Exercise requirements →
Every record below must be returned exactly as it was received.

(Extracted records)
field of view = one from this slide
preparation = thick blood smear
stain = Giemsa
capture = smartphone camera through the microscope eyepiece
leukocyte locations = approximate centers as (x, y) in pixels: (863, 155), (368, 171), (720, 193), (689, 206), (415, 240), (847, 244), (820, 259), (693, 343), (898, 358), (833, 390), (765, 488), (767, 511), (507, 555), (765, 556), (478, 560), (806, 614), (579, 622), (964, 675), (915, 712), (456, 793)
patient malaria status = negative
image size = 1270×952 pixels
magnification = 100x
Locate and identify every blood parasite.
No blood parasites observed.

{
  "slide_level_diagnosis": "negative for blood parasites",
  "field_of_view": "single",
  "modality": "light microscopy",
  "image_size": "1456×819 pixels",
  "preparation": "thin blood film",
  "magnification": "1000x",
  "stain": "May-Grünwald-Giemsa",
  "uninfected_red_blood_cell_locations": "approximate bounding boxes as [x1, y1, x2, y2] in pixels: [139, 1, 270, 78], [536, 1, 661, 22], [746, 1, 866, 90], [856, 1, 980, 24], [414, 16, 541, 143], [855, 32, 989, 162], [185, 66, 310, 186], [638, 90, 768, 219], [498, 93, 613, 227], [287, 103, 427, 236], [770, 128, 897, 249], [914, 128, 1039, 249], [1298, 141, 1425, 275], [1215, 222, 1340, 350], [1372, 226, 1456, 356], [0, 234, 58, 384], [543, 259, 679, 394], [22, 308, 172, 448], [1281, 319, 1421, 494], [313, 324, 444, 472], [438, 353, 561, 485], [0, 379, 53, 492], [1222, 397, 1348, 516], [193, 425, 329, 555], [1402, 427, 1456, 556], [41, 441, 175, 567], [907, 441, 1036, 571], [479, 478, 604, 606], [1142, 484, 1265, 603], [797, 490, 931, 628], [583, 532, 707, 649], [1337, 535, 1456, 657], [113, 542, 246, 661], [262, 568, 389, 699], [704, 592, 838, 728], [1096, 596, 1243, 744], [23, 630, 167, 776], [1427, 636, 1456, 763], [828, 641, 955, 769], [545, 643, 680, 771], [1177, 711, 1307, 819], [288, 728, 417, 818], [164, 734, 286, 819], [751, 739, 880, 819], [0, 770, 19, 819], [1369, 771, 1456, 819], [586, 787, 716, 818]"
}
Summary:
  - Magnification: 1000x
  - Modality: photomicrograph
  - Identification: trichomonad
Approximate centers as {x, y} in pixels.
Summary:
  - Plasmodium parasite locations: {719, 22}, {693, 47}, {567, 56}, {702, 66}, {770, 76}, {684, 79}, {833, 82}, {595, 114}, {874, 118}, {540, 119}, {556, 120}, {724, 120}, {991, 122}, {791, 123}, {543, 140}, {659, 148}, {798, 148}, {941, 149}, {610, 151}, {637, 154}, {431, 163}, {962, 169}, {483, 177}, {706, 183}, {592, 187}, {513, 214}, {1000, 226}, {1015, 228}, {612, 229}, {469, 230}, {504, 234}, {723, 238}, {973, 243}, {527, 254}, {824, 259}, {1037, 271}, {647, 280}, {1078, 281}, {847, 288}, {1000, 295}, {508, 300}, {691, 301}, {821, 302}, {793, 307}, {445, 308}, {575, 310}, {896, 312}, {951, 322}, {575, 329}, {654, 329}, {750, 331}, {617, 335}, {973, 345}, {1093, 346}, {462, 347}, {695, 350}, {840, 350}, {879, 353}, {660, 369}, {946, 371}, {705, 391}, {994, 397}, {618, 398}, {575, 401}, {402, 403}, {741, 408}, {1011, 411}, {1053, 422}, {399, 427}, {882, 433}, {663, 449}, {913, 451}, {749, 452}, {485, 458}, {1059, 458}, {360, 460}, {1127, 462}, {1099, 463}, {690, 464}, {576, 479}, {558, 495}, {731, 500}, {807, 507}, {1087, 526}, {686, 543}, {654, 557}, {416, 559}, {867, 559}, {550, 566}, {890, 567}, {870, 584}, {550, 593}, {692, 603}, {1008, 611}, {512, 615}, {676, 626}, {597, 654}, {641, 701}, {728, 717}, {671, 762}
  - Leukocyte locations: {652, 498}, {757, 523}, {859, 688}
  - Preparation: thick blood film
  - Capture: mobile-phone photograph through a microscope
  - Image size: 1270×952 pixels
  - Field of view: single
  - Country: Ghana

Exercise answer →
field of view = one from this slide
preparation = thick blood smear
stain = Giemsa
capture = smartphone camera through the microscope eyepiece
leukocyte locations = approximate centers as (x, y) in pixels: (863, 155), (368, 171), (720, 193), (689, 206), (415, 240), (847, 244), (820, 259), (693, 343), (898, 358), (833, 390), (765, 488), (767, 511), (507, 555), (765, 556), (478, 560), (806, 614), (579, 622), (964, 675), (915, 712), (456, 793)
patient malaria status = negative
image size = 1270×952 pixels
magnification = 100x
Locate and identify every blood parasite.
No blood parasites observed.

{
  "slide_level_diagnosis": "negative for blood parasites",
  "field_of_view": "single",
  "modality": "light microscopy",
  "image_size": "1456×819 pixels",
  "preparation": "thin blood film",
  "magnification": "1000x",
  "stain": "May-Grünwald-Giemsa",
  "uninfected_red_blood_cell_locations": "approximate bounding boxes as [x1, y1, x2, y2] in pixels: [139, 1, 270, 78], [536, 1, 661, 22], [746, 1, 866, 90], [856, 1, 980, 24], [414, 16, 541, 143], [855, 32, 989, 162], [185, 66, 310, 186], [638, 90, 768, 219], [498, 93, 613, 227], [287, 103, 427, 236], [770, 128, 897, 249], [914, 128, 1039, 249], [1298, 141, 1425, 275], [1215, 222, 1340, 350], [1372, 226, 1456, 356], [0, 234, 58, 384], [543, 259, 679, 394], [22, 308, 172, 448], [1281, 319, 1421, 494], [313, 324, 444, 472], [438, 353, 561, 485], [0, 379, 53, 492], [1222, 397, 1348, 516], [193, 425, 329, 555], [1402, 427, 1456, 556], [41, 441, 175, 567], [907, 441, 1036, 571], [479, 478, 604, 606], [1142, 484, 1265, 603], [797, 490, 931, 628], [583, 532, 707, 649], [1337, 535, 1456, 657], [113, 542, 246, 661], [262, 568, 389, 699], [704, 592, 838, 728], [1096, 596, 1243, 744], [23, 630, 167, 776], [1427, 636, 1456, 763], [828, 641, 955, 769], [545, 643, 680, 771], [1177, 711, 1307, 819], [288, 728, 417, 818], [164, 734, 286, 819], [751, 739, 880, 819], [0, 770, 19, 819], [1369, 771, 1456, 819], [586, 787, 716, 818]"
}
Summary:
  - Magnification: 1000x
  - Modality: photomicrograph
  - Identification: trichomonad
Approximate centers as {x, y} in pixels.
Summary:
  - Plasmodium parasite locations: {719, 22}, {693, 47}, {567, 56}, {702, 66}, {770, 76}, {684, 79}, {833, 82}, {595, 114}, {874, 118}, {540, 119}, {556, 120}, {724, 120}, {991, 122}, {791, 123}, {543, 140}, {659, 148}, {798, 148}, {941, 149}, {610, 151}, {637, 154}, {431, 163}, {962, 169}, {483, 177}, {706, 183}, {592, 187}, {513, 214}, {1000, 226}, {1015, 228}, {612, 229}, {469, 230}, {504, 234}, {723, 238}, {973, 243}, {527, 254}, {824, 259}, {1037, 271}, {647, 280}, {1078, 281}, {847, 288}, {1000, 295}, {508, 300}, {691, 301}, {821, 302}, {793, 307}, {445, 308}, {575, 310}, {896, 312}, {951, 322}, {575, 329}, {654, 329}, {750, 331}, {617, 335}, {973, 345}, {1093, 346}, {462, 347}, {695, 350}, {840, 350}, {879, 353}, {660, 369}, {946, 371}, {705, 391}, {994, 397}, {618, 398}, {575, 401}, {402, 403}, {741, 408}, {1011, 411}, {1053, 422}, {399, 427}, {882, 433}, {663, 449}, {913, 451}, {749, 452}, {485, 458}, {1059, 458}, {360, 460}, {1127, 462}, {1099, 463}, {690, 464}, {576, 479}, {558, 495}, {731, 500}, {807, 507}, {1087, 526}, {686, 543}, {654, 557}, {416, 559}, {867, 559}, {550, 566}, {890, 567}, {870, 584}, {550, 593}, {692, 603}, {1008, 611}, {512, 615}, {676, 626}, {597, 654}, {641, 701}, {728, 717}, {671, 762}
  - Leukocyte locations: {652, 498}, {757, 523}, {859, 688}
  - Preparation: thick blood film
  - Capture: mobile-phone photograph through a microscope
  - Image size: 1270×952 pixels
  - Field of view: single
  - Country: Ghana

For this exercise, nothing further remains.